In my mind, one of the bigger goals of Markdown is to prevent the user from typing potentially malformed HTML directly.

Well that isn't exactly working for me in MarkdownSharp.

This example works properly when you have the extra line break immediately after "abc"...

But when that line break isn't there, I think it should still be HtmlEncoded, but that isn't happening here...

Behind the scenes, the rendered markup is coming from an iframe. And this is the code behind it...

<% 
var md = new MarkdownSharp.Markdown();
%>
<%= md.Transform(Request.Form[0]) %>

Surely I must be missing something. Oh, and I am using v1.13 (the latest version as of this writing).


EDIT (this is a test for StackOverflow's implementation)

abc

this shouldn't be red

回答1:

For those not wanting to use Steve Wortham's customized solution, I have submitted an issue and a proposed fix to the MarkdownSharp guys: http://code.google.com/p/markdownsharp/issues/detail?id=43

If you download my attached Markdown.cs file you will find a new option that you can set. It will stop MarkdownSharp from re-encoding text within the code blocks.

Just don't forget to HTML encode your input BEFORE you pass it into markdown, NOT after.

Another solution is to white-list HTML tags like Stack Overflow does. You would do this AFTER you pass your content to markdown.

See this for more information: http://www.CodeTunnel.com/blog/post/24/mardownsharp-and-encoded-html



回答2:

Since it became clear that the StackOverflow implementation contains quite a few customizations that could be time consuming to test and figure out, I decided to go another direction.

I created my own simplified markup language that's a subset of Markdown. The open-source project is at http://ultralight.codeplex.com/ and you can see a working example at http://www.bucketsoft.com/ultralight/

The project is a complete ASP.NET MVC solution with a Javascript editor. And unlike MarkdownSharp, safe HTML is guaranteed. The Javascript parser is used both client-side and server-side to guarantee consistent markup (special thanks to the Jurassic Javascript compiler). It's a beautiful thing to only have to maintain one codebase for that parser.

Although the project is still in beta, I'm using it on my own site already and it seems to be working well so far.



回答3:

Maybe I'm not understanding? If you are starting a new code block in Markdown, in all its varieties, you do need a double linebreak and four-space indentation -- a single newline won't do in any of the renderers I have to hand.

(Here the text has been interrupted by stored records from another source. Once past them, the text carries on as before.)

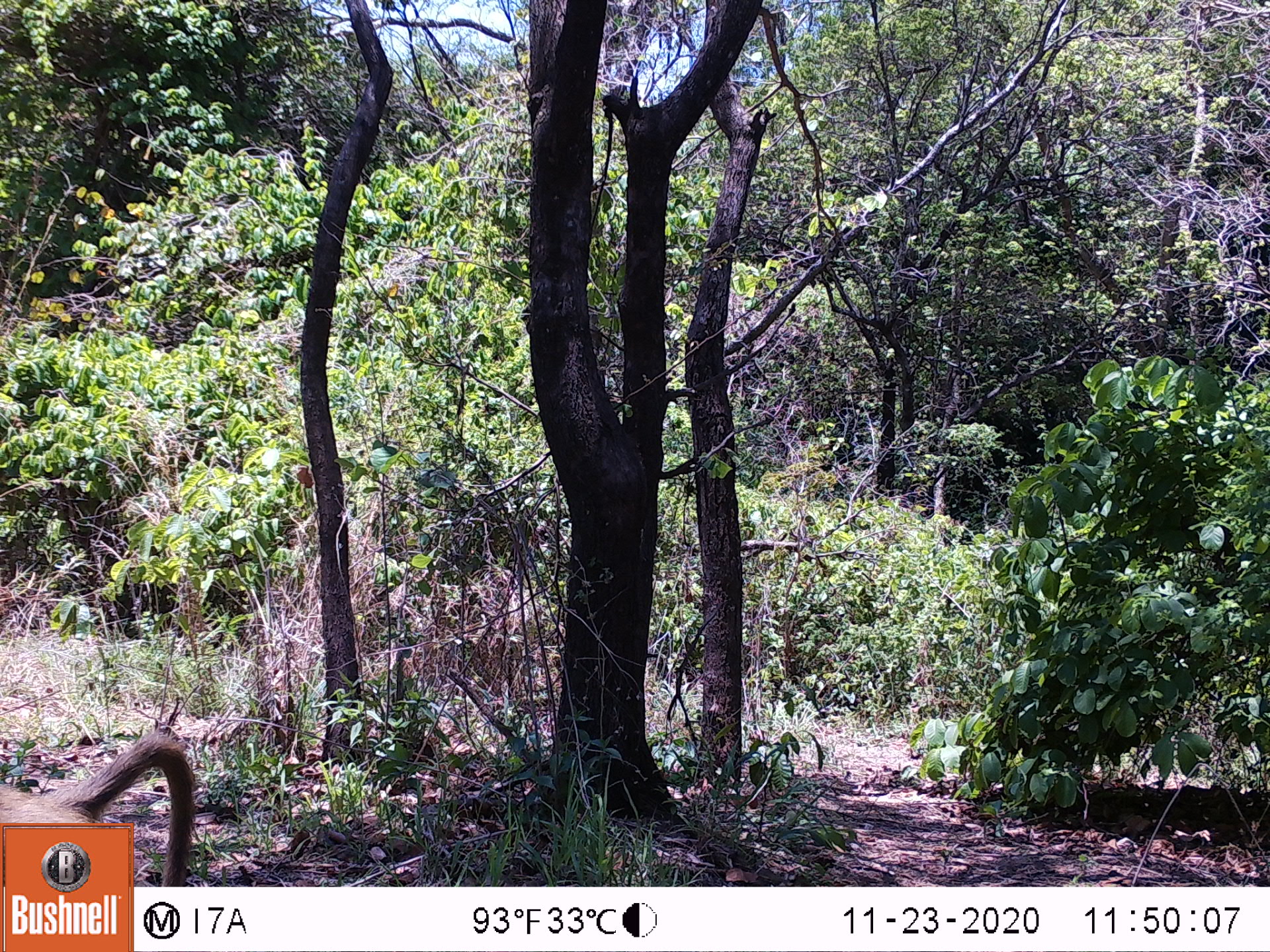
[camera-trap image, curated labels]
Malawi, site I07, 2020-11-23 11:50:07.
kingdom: Animalia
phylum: Chordata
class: Mammalia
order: Primates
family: Cercopithecidae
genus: Papio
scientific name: Papio cynocephalus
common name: yellow baboon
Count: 1.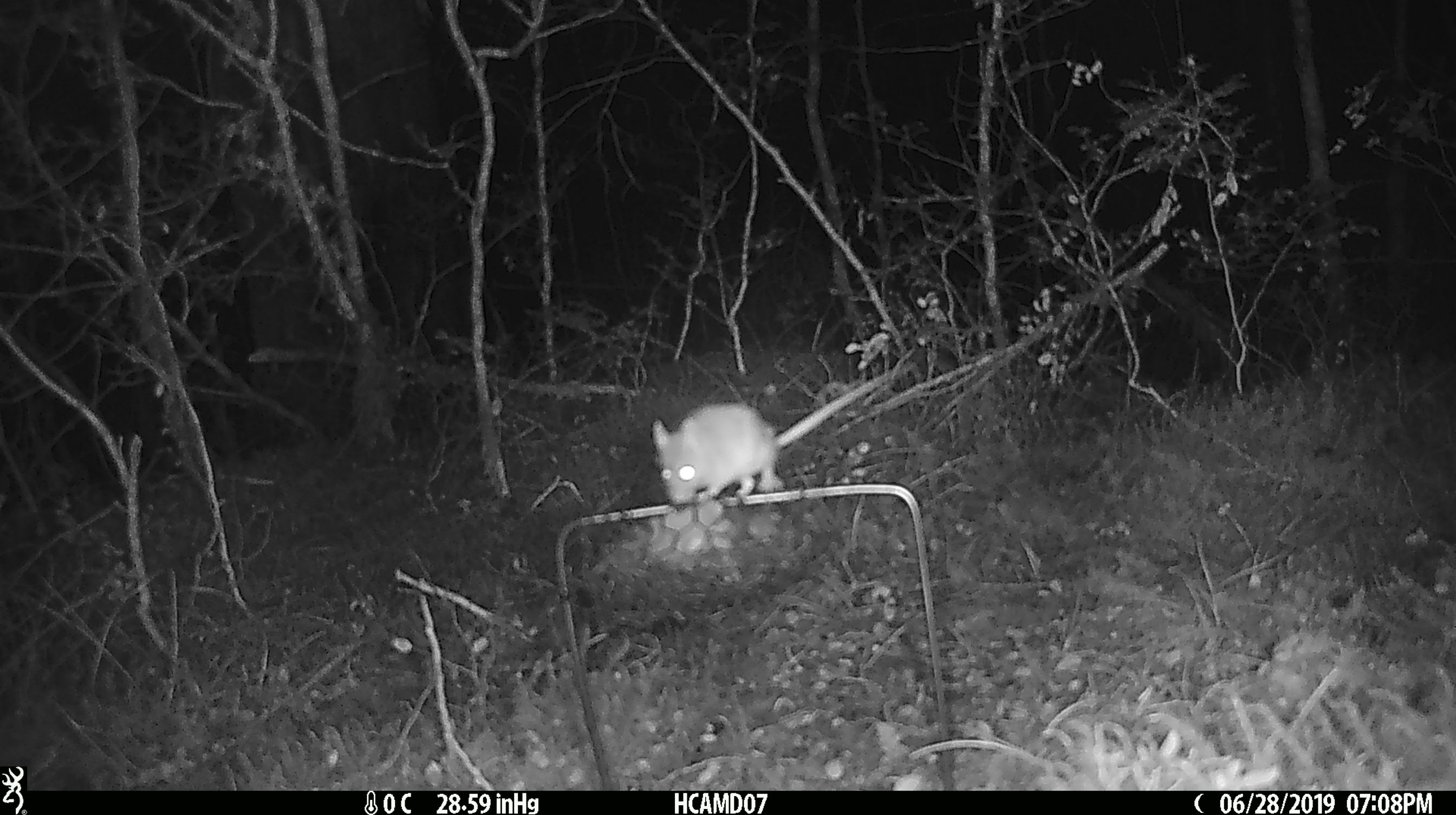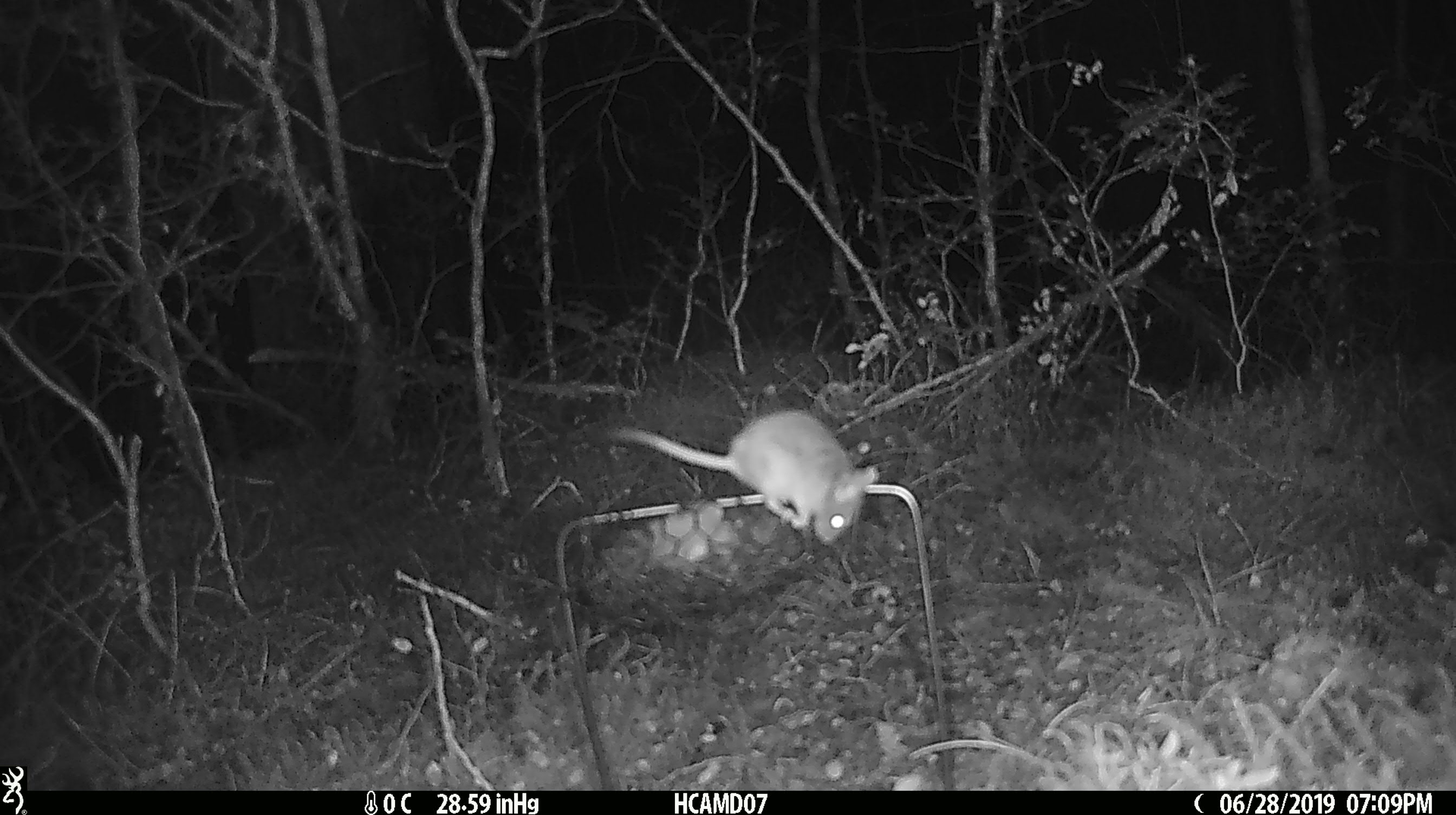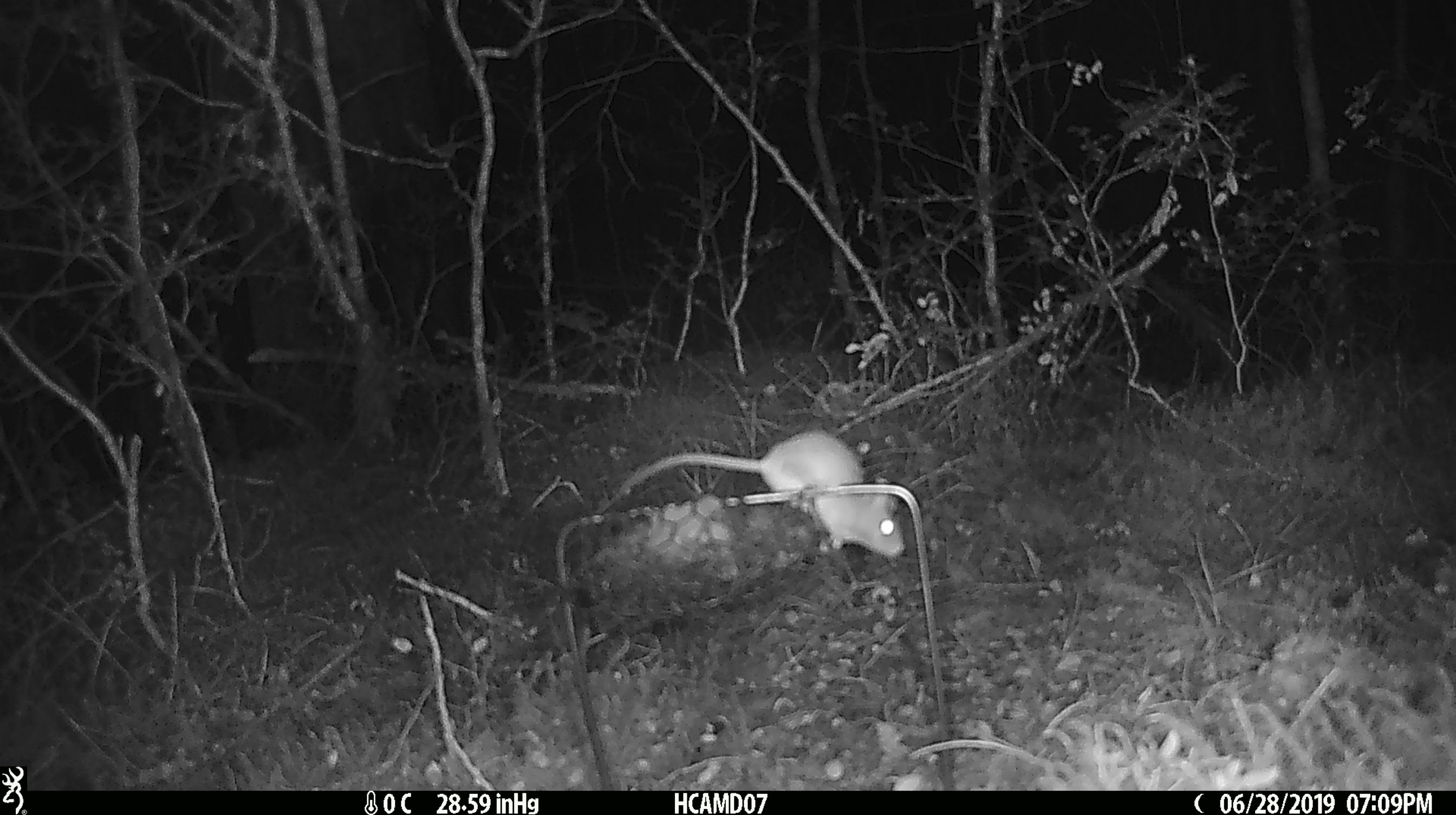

abc -- Here comes a code block:

    <div style="background-color: red"> This is code</div>

yielding:

abc -- Here comes a code block:

<div style="background-color: red"> This is code</div>

From what you are saying it seems that MarkdownSharp does fine with this rule, so with just one newline (but indentation):

 abc -- Here comes a code block:
     <div style="background-color: red"> This should be code</div>

we get a mess not a code block:

abc -- Here comes a code block: This should be code

I assume StackOverflow is stripping the <div> tags, because they think comments shouldn't have divisions and suchlike things. (?) (In general they have to do a lot of other processing don't they, e.g. to get syntax highlighting and so on?)

EDIT: I think people are expecting the wrong thing of a Markdown implementation. For example, as I say below, there is no such thing as 'invalid markdown'. It isn't a programming language or anything like one. I have verified that all three markdown implementations I have available from the command line indifferently 'convert' random .js and .c files, or those inserted into otherwise sensible markdown -- and also interpolated zip files and other nonsense -- into valid html that browsers don't mind displaying at all -- chicken scratches though it is. If you want to exclude something, e.g. in a wiki program, you do something further, of course, as most markdown-employing wiki programs do.